Ursprung und Geschichte
Aqueduct of the Gagere, in der Gemeinde Chaponost in der Rhone, stammt aus der Gallo-Roman Periode. Dieses Denkmal entspricht den Überresten eines Lecktanks, einem Schlüsselelement eines Hydrauliksystems, das durch einen Siphon-Mechanismus ein Tal überquert. Seine Architektur illustriert die fortschrittlichen Wassermanagement-Techniken, die von den Römern in der Region Lyon entwickelt wurden, dann genannt Lugdunum, Hauptstadt von Gauls.
Die seit 1991 geschützten Überreste (Decree vom 18. Februar) umfassen Strukturelemente, die unter die Cadastre AT 134 und 229 fallen.
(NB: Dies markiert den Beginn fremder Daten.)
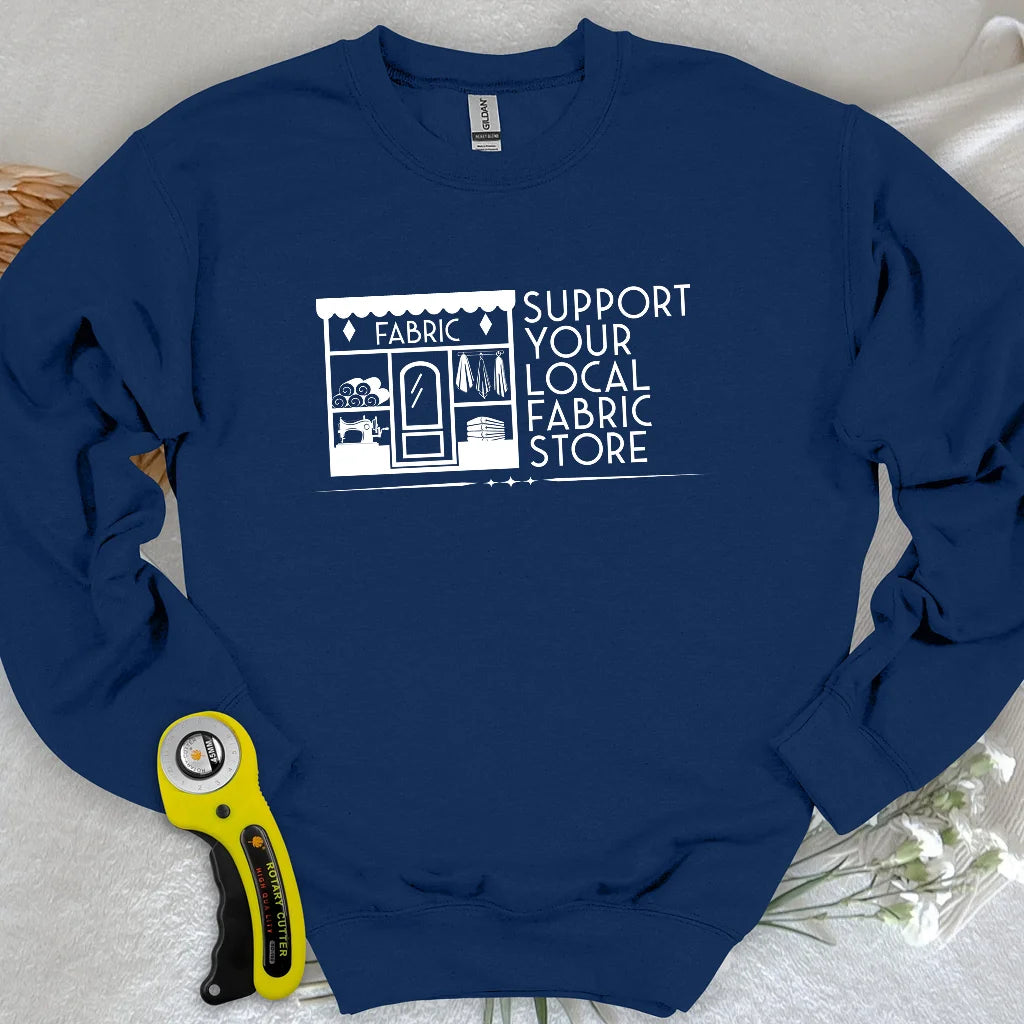Local Fabric Store Sweatshirt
Der Ort, obwohl durch GPS-Koordinaten angegeben (8 Route de la Gagere), bleibt von einer Genauigkeit als zufriedenstellend a priori (Anmerkung 7/10). Die Website erscheint nicht offen, um nach verfügbaren Daten zu besuchen, und ihre aktuelle Nutzung (Tourismus oder andere) ist nicht dokumentiert.
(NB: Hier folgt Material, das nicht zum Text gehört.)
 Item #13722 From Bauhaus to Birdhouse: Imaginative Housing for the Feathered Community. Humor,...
Diese Art von Aquädukt ist Teil eines breiteren Netzes von römischen Infrastrukturen, die Wasser für Städte und landwirtschaftliche Aktivitäten liefern sollen. In der Gallo-Roman-Ära profitierte die Region Lyon, ein strategisches Zentrum, von zahlreichen hydraulischen Anlagen, um ihr städtisches Wachstum und öffentliche Bäder zu unterstützen. Der Gauger's Waterway ist ein lokales Beispiel, obwohl seine Abmessungen und das genaue Layout teilweise unbekannt sind.